TEXTO PROPORCIONADO →
•••••

Resulta convincente y natural el estilo melancólico, sentencioso, fluido, bien recortado, que logra Vulliamy en estos poemas. El tono suena adecuadamente limpio y primitivo, con algo de poema oriental. Así, cuando se compara a sí mismo con el “ulmén” (hombre rico) que espera ansioso una mirada benigna del brujo flaco, mal montado y peor vestido, que encuentra en el camino, que aparece como una representación de la amada. O cuando contrasta sus habilidades de cazador, o la altura de su linaje, con sus desgracias amorosas.



“Mi abuelo fue un gran toqui.
Él llevó doscientos mocetones a Boroa

Yo guardo su lanza de las vigas
he colgado sus flechas y macanas.
La calavera de su caballo
blanquea sobre el techo de mi ruca.

Conocí al padre de tu padre
ese sembrador bondadoso, pero oscuro,
que yace alimentando las raíces
en el cementerio de tu gente.

Nada te dejó él. Nada guardas
de algún antepasado valeroso.

Pero el nieto de un guerrero
no sabe defenderse, de esas lanzas negras
que tiras por los ojos”.

(Poema 8: Pura)



La concepción de este libro, la idea matriz que lo inspira, es sumamente novedosa en nuestra literatura. Nos atrevemos a agregar que está muy bien realizada. Aparte de ello, otra novedad del libro la constituyen los treinta y cuatro trozos en prosa agregados al final, bajo el título de “Leyenda”. Esta palabra tiene aquí el sentido de “notas” o “aclaraciones”, pues cada párrafo numerado es una especie de glosa del poema que lleva la misma numeración en la primera parte del volumen. (En esa primera parte, agreguemos, los poemas llevan como títulos los nombres de los números en idioma mapuche, del uno al treinta y tres). A veces las glosas finales en este libro son superfluas y hasta inoportunas pero en algunos casos alcanzan el nivel de poemas en prosa adicionales.

•••••

INSTRUCCIONES DE LA TAREA → Transcribe sin cambios el fragmento de la reseña que comienza en "Él llevó doscientos" y termina en "de tu gente.".

[Registros de preguntas de razonamiento espacial]

•••••

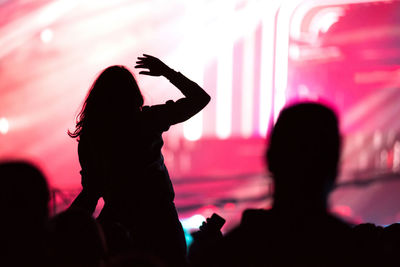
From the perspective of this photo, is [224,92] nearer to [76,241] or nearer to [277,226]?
[76,241]

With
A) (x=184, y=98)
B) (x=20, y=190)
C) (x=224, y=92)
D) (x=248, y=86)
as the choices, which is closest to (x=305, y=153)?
(x=20, y=190)

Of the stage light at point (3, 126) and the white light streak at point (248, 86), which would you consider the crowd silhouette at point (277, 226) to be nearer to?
the white light streak at point (248, 86)

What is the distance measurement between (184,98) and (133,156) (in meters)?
0.27

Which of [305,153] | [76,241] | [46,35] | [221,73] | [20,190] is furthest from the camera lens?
[46,35]

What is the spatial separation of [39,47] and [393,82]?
5204mm

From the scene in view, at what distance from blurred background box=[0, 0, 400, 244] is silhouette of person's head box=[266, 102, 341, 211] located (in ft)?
13.1

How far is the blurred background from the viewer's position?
5.09 metres

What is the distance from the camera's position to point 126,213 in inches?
53.6

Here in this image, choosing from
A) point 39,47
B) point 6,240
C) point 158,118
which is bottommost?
point 6,240

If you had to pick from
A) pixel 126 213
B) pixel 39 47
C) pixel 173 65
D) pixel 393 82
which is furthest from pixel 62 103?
pixel 126 213

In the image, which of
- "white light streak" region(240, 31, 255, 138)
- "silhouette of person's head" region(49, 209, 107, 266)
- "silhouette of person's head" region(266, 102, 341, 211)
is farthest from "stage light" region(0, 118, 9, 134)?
"silhouette of person's head" region(266, 102, 341, 211)

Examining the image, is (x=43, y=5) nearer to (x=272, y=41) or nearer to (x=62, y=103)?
(x=62, y=103)

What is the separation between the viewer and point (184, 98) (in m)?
1.36

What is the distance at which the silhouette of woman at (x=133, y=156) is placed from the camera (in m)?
1.33
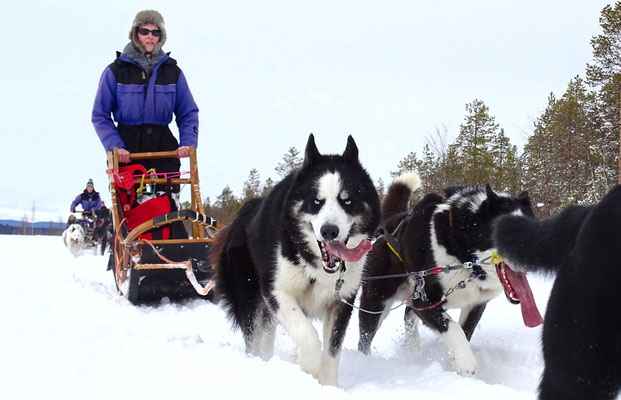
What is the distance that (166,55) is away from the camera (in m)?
6.16

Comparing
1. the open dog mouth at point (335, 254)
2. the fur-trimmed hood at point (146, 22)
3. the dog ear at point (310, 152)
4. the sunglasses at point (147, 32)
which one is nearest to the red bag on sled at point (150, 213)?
the fur-trimmed hood at point (146, 22)

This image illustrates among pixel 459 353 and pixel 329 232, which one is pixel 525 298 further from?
pixel 329 232

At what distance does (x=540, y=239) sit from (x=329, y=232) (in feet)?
4.70

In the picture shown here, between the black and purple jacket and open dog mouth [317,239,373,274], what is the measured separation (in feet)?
10.7

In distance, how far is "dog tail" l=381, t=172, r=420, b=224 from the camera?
18.0 feet

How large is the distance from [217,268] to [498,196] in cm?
217

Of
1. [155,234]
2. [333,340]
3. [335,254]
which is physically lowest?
[333,340]

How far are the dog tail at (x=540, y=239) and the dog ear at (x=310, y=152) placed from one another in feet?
5.36

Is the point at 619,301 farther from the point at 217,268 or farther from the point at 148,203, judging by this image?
the point at 148,203

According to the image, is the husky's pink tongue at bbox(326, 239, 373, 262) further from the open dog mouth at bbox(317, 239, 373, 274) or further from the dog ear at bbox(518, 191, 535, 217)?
the dog ear at bbox(518, 191, 535, 217)

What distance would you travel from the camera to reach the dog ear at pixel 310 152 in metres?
3.71

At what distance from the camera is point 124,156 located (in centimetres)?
580

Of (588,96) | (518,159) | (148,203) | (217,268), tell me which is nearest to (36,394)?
(217,268)

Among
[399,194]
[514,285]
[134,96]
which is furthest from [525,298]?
[134,96]
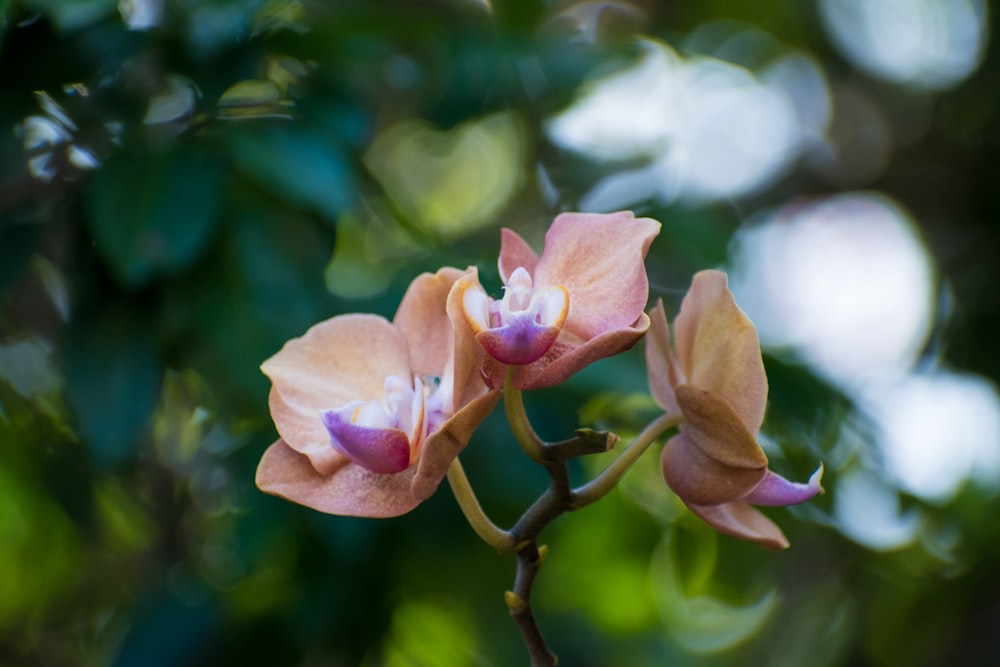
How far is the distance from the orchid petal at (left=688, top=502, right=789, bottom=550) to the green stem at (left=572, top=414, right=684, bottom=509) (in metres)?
0.06

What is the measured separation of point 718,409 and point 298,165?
68 cm

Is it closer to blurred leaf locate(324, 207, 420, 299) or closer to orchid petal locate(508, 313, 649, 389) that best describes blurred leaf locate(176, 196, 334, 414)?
blurred leaf locate(324, 207, 420, 299)

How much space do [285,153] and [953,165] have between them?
6.75 feet

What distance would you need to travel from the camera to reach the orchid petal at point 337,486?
57 cm

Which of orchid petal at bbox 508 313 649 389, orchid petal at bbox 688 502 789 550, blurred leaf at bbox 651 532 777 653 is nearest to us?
orchid petal at bbox 508 313 649 389

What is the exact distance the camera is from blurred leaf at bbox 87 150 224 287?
41.6 inches

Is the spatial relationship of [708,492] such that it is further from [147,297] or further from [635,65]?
[635,65]

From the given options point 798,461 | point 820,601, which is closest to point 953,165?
point 820,601

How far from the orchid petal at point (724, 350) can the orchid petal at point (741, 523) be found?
8 cm

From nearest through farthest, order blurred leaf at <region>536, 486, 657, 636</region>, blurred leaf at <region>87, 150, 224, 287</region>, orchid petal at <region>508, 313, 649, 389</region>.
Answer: orchid petal at <region>508, 313, 649, 389</region>, blurred leaf at <region>87, 150, 224, 287</region>, blurred leaf at <region>536, 486, 657, 636</region>

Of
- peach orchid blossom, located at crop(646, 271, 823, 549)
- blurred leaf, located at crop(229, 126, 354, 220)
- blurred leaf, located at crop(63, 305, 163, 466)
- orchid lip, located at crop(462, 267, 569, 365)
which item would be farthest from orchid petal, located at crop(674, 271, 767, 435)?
blurred leaf, located at crop(63, 305, 163, 466)

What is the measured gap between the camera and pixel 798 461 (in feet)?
4.30

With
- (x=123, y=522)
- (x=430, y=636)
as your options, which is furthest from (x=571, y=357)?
(x=123, y=522)

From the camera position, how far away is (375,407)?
0.58m
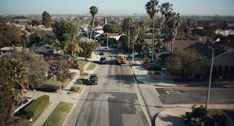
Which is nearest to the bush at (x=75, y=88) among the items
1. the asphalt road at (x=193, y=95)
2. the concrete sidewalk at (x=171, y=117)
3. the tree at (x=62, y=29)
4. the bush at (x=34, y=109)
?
the bush at (x=34, y=109)

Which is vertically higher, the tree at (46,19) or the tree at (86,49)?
the tree at (46,19)

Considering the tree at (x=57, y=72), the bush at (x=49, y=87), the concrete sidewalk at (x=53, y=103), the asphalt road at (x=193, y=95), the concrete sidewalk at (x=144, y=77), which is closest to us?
the concrete sidewalk at (x=53, y=103)

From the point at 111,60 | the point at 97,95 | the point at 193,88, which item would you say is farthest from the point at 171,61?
the point at 111,60

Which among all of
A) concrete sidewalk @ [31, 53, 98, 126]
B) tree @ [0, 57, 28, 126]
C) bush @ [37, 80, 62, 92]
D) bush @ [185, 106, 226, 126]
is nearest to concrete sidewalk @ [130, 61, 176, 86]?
concrete sidewalk @ [31, 53, 98, 126]

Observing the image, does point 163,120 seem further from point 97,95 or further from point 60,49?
point 60,49

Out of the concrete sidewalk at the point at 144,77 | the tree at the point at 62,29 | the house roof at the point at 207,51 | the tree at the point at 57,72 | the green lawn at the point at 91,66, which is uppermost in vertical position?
the tree at the point at 62,29

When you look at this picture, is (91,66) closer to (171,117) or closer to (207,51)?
(207,51)

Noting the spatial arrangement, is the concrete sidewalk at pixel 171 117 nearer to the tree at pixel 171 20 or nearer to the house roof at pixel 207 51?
the house roof at pixel 207 51
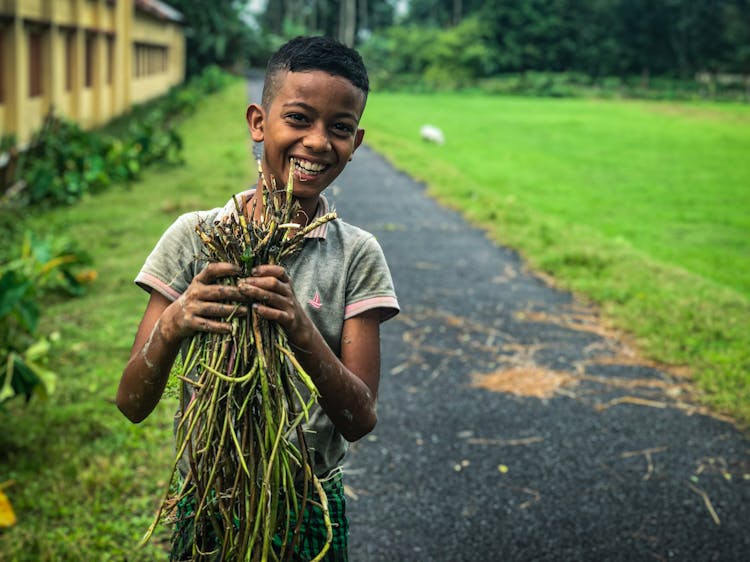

•••••

RESPUESTA AL PROBLEMA →
Él llevó doscientos mocetones a Boroa

Yo guardo su lanza de las vigas
he colgado sus flechas y macanas.
La calavera de su caballo
blanquea sobre el techo de mi ruca.

Conocí al padre de tu padre
ese sembrador bondadoso, pero oscuro,
que yace alimentando las raíces
en el cementerio de tu gente.